Highlighting the low rate of conviction in money laundering cases, the Supreme Court on Wednesday suggested the Enforcement Directorate (ED) to focus on the quality of evidence and prosecution in cases registered under the Prevention of Money Laundering Act (PMLA).

The Bench of Justice Surya Kant, Justice Dipankar Datta and Justice Ujjal Bhuyan made the observation while hearing a bail petition of Chhattisgarh-based businessman Sunil Kumar Agarwal, arrested under PMLA, in connection with an alleged coal transportation scam.

Referring to the information provided by Union Minister of State for Home Nityanand Rai on August 6 in the Parliament, the Bench noted that since the amendment of the Act in 2014, 5000 odd cases have been registered, while conviction have been obtained only in 40 cases.

The Apex Court directed the national agency to pay attention on the quality of prosecution and quality of evidence. It said all the matters in which the ED was satisfied of having a prima facie case, the agency needed to establish the same in the court.

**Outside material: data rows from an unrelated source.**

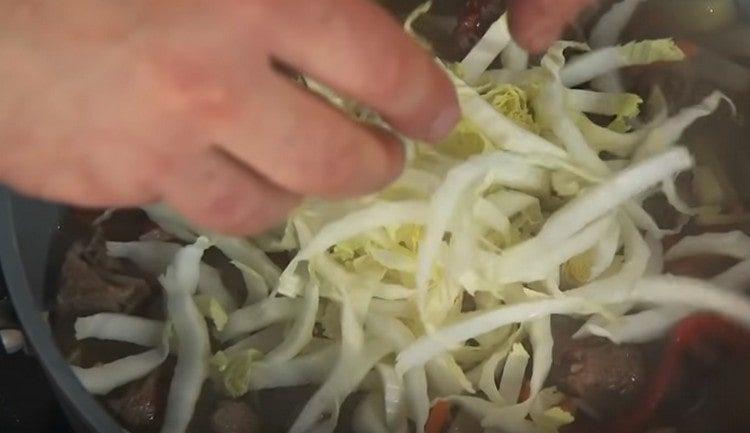 Add cabbage to meat with vegetables.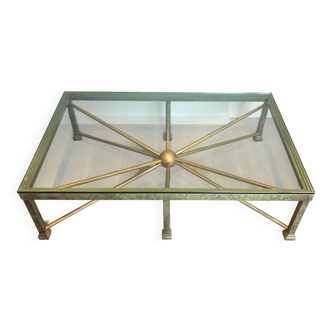 Important coffee table in patinated and gilded steel and wrought iron.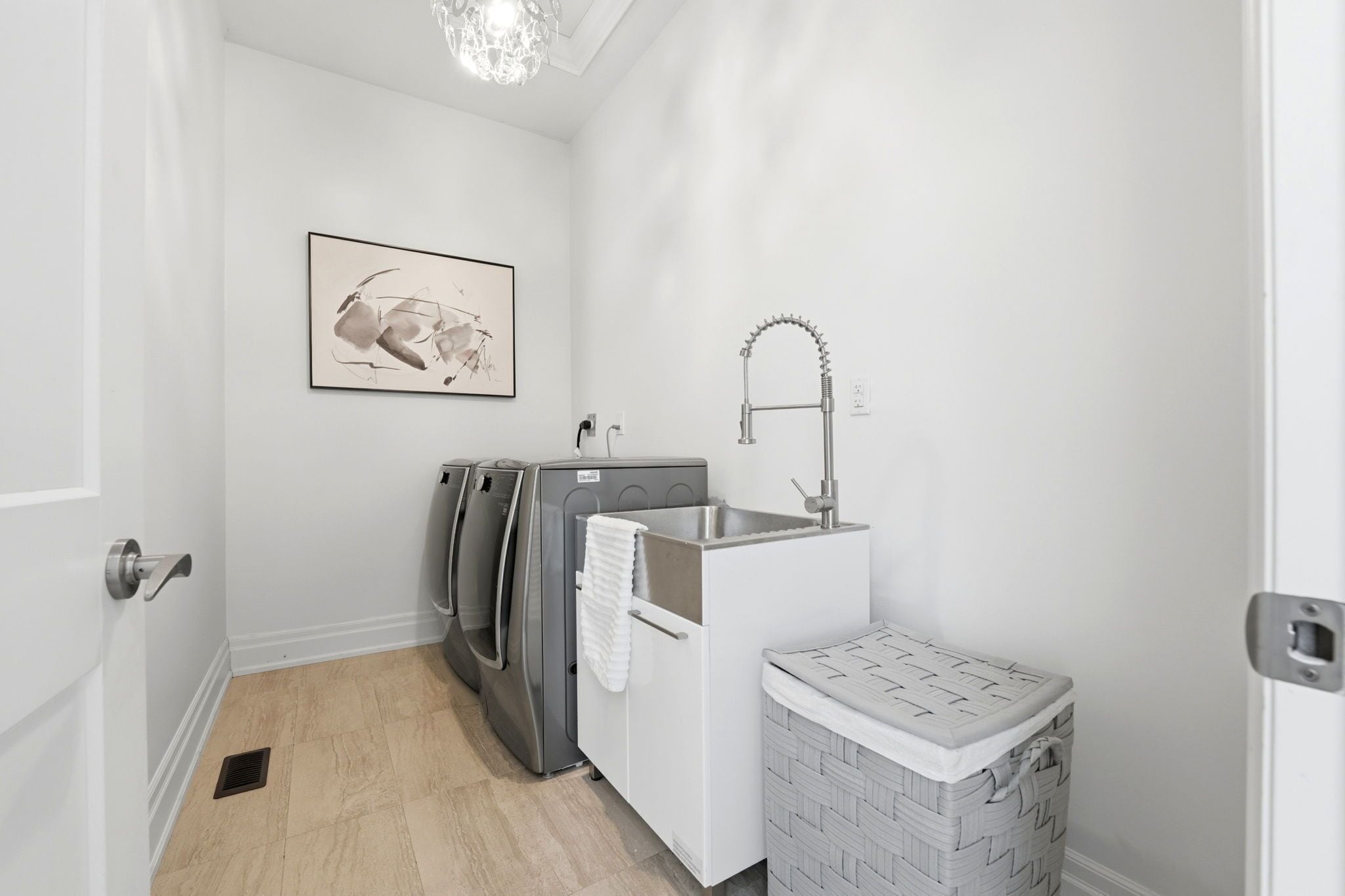 A compact laundry area with a washing machine, a sink, and a small storage bin.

The Bench said in the present case, ED was merely ‘harping’ upon oral evidence, such as some statements given by the persons and some affidavits given by 2-3 persons. The person may not stand by his/her statement in the witness box. There was no surety whether the person may or may not be able to face cross-examination. the agency should instead go by some scientific investigation, added the Court.

Appearing for ED, ASG SV Raju asserted that a statement became admissible and was treated as a piece of evidence under Section 50 PMLA, unlike Section 161 CrPC, which was hit by the bar of Section 162.

The ASG then stressed on Section 45 PMLA, which imposed twin conditions for bail.

The Bench responded that Section 19 PMLA required the arresting officer to form an opinion that the accused was guilty of the offence. It was the requirement of law. Before Section 45, Section 19 (grounds of arrest) has to be satisfied.

If ED could not sustain an order under Section 19, the national agency could not perhaps say that the burden was on the accused to show that he was not guilty. If the national agency was not sure that the accused was guilty, how could ED ask the accused to prove before the Court that he/she was not guilty.

Appearing for the businessman, Senior Advocate Mukul Rohatgi contended that in Arvind Kejriwal’s case, the Apex Court held that reasons to believe, besides grounds of arrest, have to be supplied to the accused.

He added that as per the judgement, there also must be a necessity to arrest, based on evidence with the Investigating Officer.

Agarwal was earlier granted interim bail by the Court on May 17, after noting that there was no scheduled offence made out against him as per the charge sheet filed in the predicate case. The Bench today confirmed its May 17 order and disposed of the SLP.

Agarwal was represented by Senior Advocates Rohtagi and Vikas Pahwa, along with Advocates Tushar Giri and Sahil Bhalaik.